How to access tuple elements in a nested list

Question

I have a list with nested lists, which contain tuples. The list looks like this:

428 [(' whether', None), (' mated', None), (' rooster', None), ('', None)]
429 [(' produced', None), (' without', None), (' rooster', None), (' infertile', None), ('', None)]

I would like to be able access the "None" elements of the tuple, per index value. I would like to create a new list with the same index values that would look like:

428 [(None, None, None, None)]
429 [(None, None, None, None, None)]

I don't really care what type the "None" is in. I just want them as a separate list.

I've tried list comprehensions, but I only can retrieve the tuples themselves, not the elements inside.

Any help would be appreciated.

Answer 1

Simplest for just a single list containing tuples would be:

[x[1] for x in myList]
# [None, None, None, None]

Or if it's always the last value in the tuple (if it contains more than two values):

[x[-1] for x in myList]
# [None, None, None, None]

Note that these examples below are using nested lists.
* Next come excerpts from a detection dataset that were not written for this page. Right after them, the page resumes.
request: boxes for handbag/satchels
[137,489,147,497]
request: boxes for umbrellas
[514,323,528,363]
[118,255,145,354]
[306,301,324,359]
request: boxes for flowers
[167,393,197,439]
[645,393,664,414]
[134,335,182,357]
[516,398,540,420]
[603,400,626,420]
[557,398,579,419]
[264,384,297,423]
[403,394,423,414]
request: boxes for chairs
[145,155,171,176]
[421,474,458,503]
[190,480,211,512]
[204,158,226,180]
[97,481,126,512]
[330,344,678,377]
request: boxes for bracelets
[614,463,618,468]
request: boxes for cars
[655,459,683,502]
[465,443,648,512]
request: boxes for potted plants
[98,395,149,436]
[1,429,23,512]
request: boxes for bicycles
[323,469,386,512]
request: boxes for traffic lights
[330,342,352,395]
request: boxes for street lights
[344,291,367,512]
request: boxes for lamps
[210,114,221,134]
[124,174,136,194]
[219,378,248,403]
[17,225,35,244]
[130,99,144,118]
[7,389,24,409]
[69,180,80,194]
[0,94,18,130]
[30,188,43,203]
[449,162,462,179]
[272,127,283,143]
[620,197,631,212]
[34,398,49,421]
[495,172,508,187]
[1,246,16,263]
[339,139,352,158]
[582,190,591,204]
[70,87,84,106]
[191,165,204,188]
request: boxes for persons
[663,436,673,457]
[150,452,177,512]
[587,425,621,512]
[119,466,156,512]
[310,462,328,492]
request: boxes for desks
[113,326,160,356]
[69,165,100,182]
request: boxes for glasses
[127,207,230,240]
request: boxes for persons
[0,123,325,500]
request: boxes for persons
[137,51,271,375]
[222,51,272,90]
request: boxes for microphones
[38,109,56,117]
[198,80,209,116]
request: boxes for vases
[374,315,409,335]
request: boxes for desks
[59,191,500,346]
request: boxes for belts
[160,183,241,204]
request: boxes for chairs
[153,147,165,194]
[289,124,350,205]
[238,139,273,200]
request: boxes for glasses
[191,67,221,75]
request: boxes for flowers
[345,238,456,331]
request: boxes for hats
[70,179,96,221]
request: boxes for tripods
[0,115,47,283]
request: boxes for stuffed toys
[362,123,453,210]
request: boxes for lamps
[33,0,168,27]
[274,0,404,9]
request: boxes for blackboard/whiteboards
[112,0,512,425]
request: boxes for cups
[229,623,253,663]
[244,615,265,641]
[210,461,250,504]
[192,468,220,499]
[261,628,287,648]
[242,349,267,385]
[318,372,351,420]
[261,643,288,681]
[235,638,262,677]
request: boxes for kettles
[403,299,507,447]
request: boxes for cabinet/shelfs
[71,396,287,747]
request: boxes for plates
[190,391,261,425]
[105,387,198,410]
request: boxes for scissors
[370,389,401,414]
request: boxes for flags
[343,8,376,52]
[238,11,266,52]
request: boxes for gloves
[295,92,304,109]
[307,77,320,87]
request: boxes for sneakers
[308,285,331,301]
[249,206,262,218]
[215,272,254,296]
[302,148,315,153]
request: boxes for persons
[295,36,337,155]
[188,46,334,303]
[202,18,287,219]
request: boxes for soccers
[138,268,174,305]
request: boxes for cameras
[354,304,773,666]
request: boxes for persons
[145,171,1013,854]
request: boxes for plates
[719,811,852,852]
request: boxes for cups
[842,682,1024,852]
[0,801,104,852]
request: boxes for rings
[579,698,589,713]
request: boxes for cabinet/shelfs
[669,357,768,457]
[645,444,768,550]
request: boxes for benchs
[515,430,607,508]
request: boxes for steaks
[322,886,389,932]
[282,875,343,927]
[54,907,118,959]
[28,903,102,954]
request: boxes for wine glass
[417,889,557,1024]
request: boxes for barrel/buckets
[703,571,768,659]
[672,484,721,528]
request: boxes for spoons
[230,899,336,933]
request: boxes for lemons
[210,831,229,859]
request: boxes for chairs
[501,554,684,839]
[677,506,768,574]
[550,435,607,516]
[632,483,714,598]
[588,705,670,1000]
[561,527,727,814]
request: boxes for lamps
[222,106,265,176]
It's a list of lists that contain tuples. I figured that's what you were looking for since you were showing two variations of the lists.

Use a nested comprehension list:

myList =[ [(' whether', None), (' mated', None), (' rooster', None), ('', None)] ,
          [(' produced', None), (' without', None), (' rooster', None), (' infertile', None), ('', None)] ]


print [[x[1] for x in el] for el in myList]
# [[None, None, None, None], [None, None, None, None, None]]

Or some other variations:

myList =[ [(None, None), (' mated', None), (' rooster', None), ('', None)] ,
              [(' produced', None), (' without', None), (' rooster', None), (' infertile', None), ('', None)] ]

# If there are multiple none values (if the tuple isn't always just two values)
print [ [ [ x for x in z if x == None] for z in el ] for el in myList ]
# [[[None, None], [None], [None], [None]], [[None], [None], [None], [None], [None]]]

# If it's always the last value in the tuple
print [[x[-1] for x in el] for el in myList]
# [[None, None, None, None], [None, None, None, None, None]]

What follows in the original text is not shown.